Wed, 22 Aug 2012
Payroll professionals should make company staff aware that they may not need to risk possible financial penalties for late filing of self assessment (SA) forms that they do not need to complete.
HMRC are issuing penalties notices of at least £1200 for people who have failed to submit their SA tax returns by this year’s February 2nd deadline.
The issue is exasperated by some workers ‘opting’ to complete an annual submission believing a tax saving can be made.
Clive Poole, payroll manager at Gloucestershire College, says the problem has been highlighted by staff contacting payroll after completing their SA with a figure different to what has already been returned at tax year end.
“I presume they are trying to claim allowances for relief on pension deductions, expenses, mileage and so on, which are already dealt with under HMRC approved company tax dispensations,” he said.
Some SA submissions may still be genuine as staff may have multiple roles or have a self-employed position.
“But the vast majority of staff here and in wider industries, paid under PAYE, are putting themselves at risk of hefty fines for no real purpose,” Poole warned.
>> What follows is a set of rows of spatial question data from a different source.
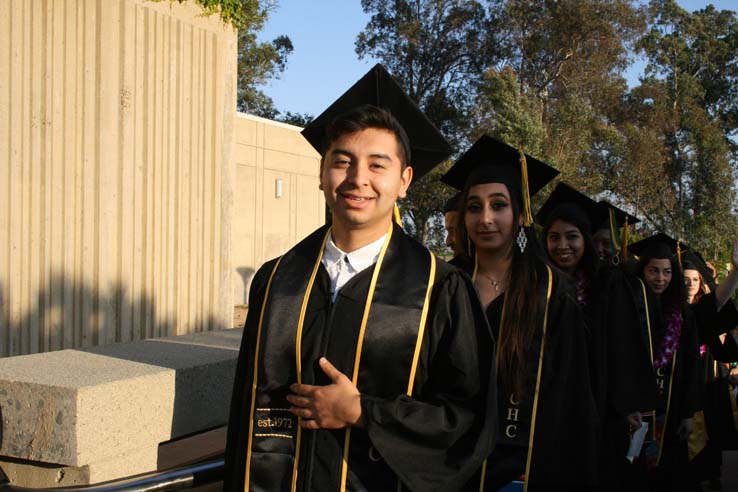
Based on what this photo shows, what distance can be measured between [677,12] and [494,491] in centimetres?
4124

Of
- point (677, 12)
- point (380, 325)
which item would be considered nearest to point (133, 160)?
point (380, 325)

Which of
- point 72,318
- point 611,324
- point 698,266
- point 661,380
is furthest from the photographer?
point 698,266

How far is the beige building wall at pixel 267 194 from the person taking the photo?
12.9 metres

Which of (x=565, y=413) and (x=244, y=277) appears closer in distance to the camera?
(x=565, y=413)

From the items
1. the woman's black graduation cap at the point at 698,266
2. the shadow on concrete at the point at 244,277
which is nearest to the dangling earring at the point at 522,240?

As a result Poole has sent an email to all staff warning them over the possible risks and recommends other payroll departments do the same as a duty of care to employees.
The email sent to all Gloucestershire College staff states that “unless HMRC have specifically instructed you to complete this return, as you are paid under the Pay As You Earn (PAYE) taxation system with the College, there is no requirement for you to complete this form and/or risk such penalties”.